Uma das áreas do meu trabalho envolve o entendimento das relações entre o funcionamento físico, químico e biológico da Floresta Amazônica e o clima. Nessa tarefa, eu organizei muitas expedições científicas à Amazônia. Tivemos que contratar pessoal local para operar nossos equipamentos que fazem medidas contínuas por muitos anos. Encontramos pessoas extremamente criativas, inteligentes e sábias, que poderiam estar aqui nesta sala conosco, mas não tiveram a chance de frequentar uma escola. Algumas mal aprenderam a escrever. Dedico este prêmio a essas pessoas e à enorme massa da população brasileira que não tiveram oportunidade de receber educação formal, mas que fazem circular saberes através da oralidade. Todos nós temos uma dívida com esses brasileiros, dívida essa que vem sendo sanada lentamente, por meios dos programas afirmativos de inclusão, tanto das pessoas quanto dos conhecimentos que elas trazem.
Outra área em que trabalho é a das mudanças climáticas globais. Trata-se do maior desafio confrontado pela humanidade até o momento, porque coloca em risco o futuro de nosso planeta. Precisamos de ciência de qualidade para enfrentar adequadamente esse processo, que já está em curso, causando fortes impactos. O sistema socioeconômico fundamentado no lucro a qualquer preço é incompatível com a sustentabilidade do planeta. Ou agimos com celeridade, ou nossos filhos, netos e mais de 10 bilhões de pessoas viverão em um clima muito mais inóspito, com importantes implicações socioambientais. A ciência vem exercendo um papel fundamental nesta questão e, agora, planos de adaptação e mitigação vão precisar de pesquisas inovadoras.

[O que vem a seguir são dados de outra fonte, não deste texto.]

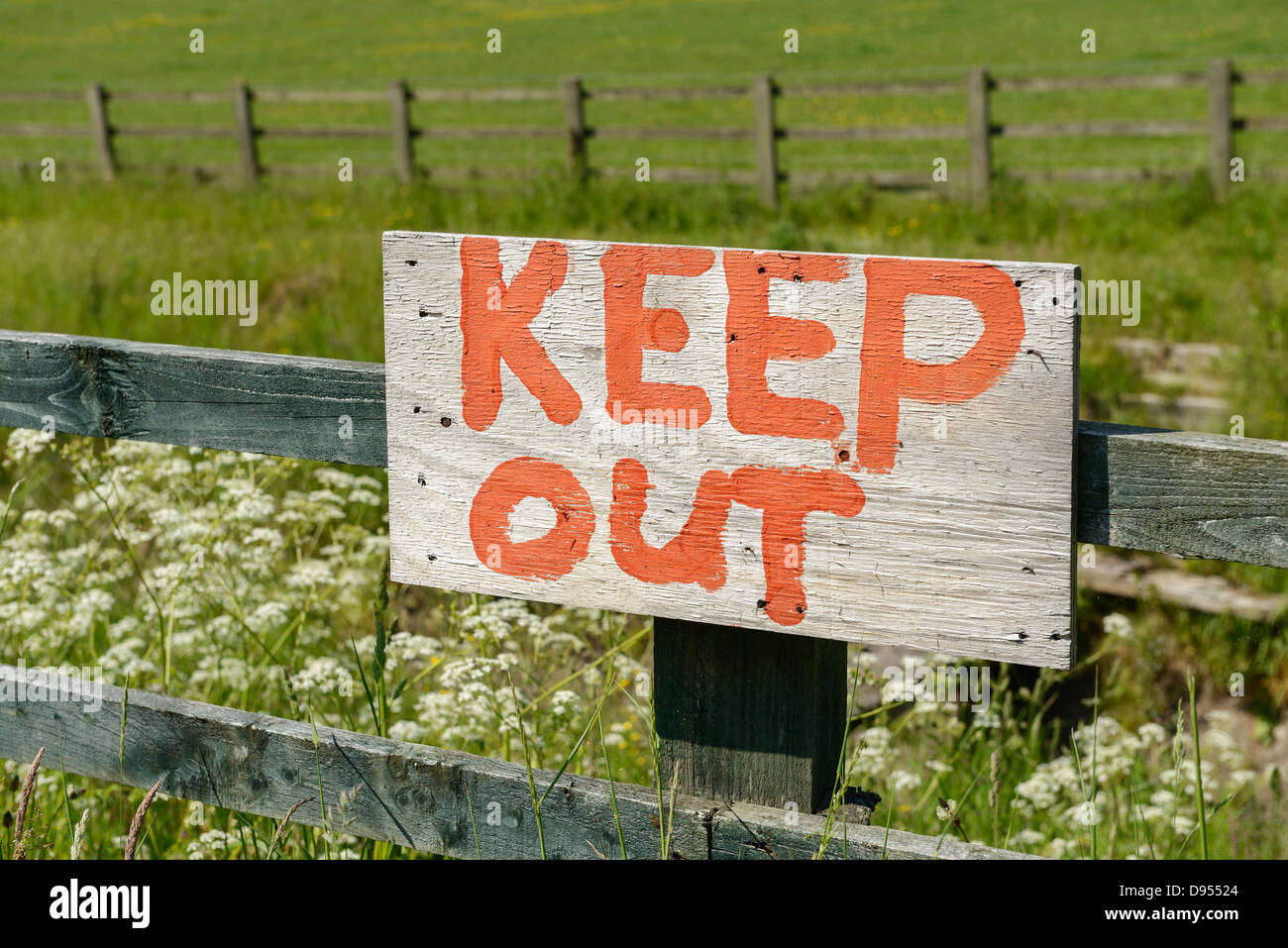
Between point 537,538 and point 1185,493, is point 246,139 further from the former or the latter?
point 1185,493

Como sabemos, nosso país está passando atualmente por momento difíceis e críticos para seu futuro. A condição fundamental para que a pesquisa científica se desenvolva, e o conhecimento avance cada vez mais, é garantir as liberdades democráticas. Que o Brasil continue a sua caminhada respeitando os princípios da democracia, e que possamos, daqui a algum tempo, comemorar a força de nossas instituições, continuando a fazer ciência de alto nível, com financiamento forte e de longo prazo, algo estratégico para o futuro do Brasil.
Por fim, dedico este prêmio Almirante Álvaro Alberto à minha família, Ana Paula, minha mulher, Pedro e Carolina, meus filhos. Todos nesta sala sabem que o equilíbrio entre o tempo dedicado à família e ao trabalho é sempre uma questão delicada, principalmente quando temos paixão pelo que fazemos e consciência da responsabilidade para o futuro. Ao longo da vida, tive que me dedicar muito à ciência, subtraindo tempo de convívio com minha família. Por isso, este prêmio também é de vocês, Ana Paula, Pedro e Carolina.
Obrigado a todos, em especial ao CNPq, MCTI, Marinha do Brasil e à Fundação Conrado Wessel.”